- The records -
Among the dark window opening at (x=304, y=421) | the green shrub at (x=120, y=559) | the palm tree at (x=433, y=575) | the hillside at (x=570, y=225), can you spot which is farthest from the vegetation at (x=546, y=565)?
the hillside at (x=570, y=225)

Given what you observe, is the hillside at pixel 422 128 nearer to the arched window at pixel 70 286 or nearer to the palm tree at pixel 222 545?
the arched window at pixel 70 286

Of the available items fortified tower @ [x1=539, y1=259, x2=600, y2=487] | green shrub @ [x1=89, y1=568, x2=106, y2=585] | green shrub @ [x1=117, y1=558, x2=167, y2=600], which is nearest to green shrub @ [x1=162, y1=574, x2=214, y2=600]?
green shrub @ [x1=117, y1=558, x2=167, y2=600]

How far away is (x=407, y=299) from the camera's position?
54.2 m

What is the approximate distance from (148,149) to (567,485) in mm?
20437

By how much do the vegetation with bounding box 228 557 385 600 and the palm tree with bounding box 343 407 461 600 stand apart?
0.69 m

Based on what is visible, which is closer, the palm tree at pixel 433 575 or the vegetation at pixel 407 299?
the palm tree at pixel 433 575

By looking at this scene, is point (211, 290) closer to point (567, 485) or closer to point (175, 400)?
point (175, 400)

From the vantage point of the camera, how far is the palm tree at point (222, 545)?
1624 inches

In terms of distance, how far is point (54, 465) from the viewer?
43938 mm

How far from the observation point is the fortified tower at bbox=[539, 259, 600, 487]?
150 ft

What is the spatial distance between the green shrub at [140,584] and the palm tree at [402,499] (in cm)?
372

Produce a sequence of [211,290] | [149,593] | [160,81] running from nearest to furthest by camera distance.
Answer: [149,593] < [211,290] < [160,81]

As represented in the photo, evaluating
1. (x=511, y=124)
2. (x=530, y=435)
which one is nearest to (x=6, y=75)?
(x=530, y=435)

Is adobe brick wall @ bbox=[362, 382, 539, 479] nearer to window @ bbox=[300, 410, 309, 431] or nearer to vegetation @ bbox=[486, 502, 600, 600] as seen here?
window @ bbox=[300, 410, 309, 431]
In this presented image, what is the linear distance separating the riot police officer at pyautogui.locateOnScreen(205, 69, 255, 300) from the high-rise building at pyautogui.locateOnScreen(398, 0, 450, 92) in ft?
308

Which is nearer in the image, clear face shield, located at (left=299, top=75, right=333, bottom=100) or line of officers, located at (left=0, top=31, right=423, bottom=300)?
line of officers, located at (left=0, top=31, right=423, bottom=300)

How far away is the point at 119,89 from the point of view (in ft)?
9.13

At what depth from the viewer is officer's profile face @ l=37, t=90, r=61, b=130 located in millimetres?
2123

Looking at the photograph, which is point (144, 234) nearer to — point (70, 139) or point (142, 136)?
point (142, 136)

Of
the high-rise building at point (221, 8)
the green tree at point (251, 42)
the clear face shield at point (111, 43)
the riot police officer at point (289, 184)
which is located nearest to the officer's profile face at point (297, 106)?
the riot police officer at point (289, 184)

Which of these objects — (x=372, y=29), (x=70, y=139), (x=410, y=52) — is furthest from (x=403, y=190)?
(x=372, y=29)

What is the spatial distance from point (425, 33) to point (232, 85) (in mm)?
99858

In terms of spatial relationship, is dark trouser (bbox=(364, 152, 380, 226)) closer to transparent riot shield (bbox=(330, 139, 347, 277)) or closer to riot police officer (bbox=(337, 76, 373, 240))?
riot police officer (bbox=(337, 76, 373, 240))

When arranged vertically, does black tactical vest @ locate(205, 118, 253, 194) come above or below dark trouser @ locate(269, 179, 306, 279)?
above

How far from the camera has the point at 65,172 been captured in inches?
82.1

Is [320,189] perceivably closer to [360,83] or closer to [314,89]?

- What you will do -
Arrange the lines from the one containing "In terms of spatial" through the end of the material, both included, as a JSON list of strings with one string per line and blank lines omitted.

- Output of the exercise -
[
  "In terms of spatial relationship, is dark trouser (bbox=(364, 152, 380, 226)) closer to transparent riot shield (bbox=(330, 139, 347, 277)) or closer to riot police officer (bbox=(337, 76, 373, 240))?",
  "riot police officer (bbox=(337, 76, 373, 240))",
  "When arranged vertically, does black tactical vest @ locate(205, 118, 253, 194) come above or below dark trouser @ locate(269, 179, 306, 279)?",
  "above",
  "How far from the camera has the point at 65,172 been captured in inches?",
  "82.1",
  "Is [320,189] perceivably closer to [360,83] or closer to [314,89]?"
]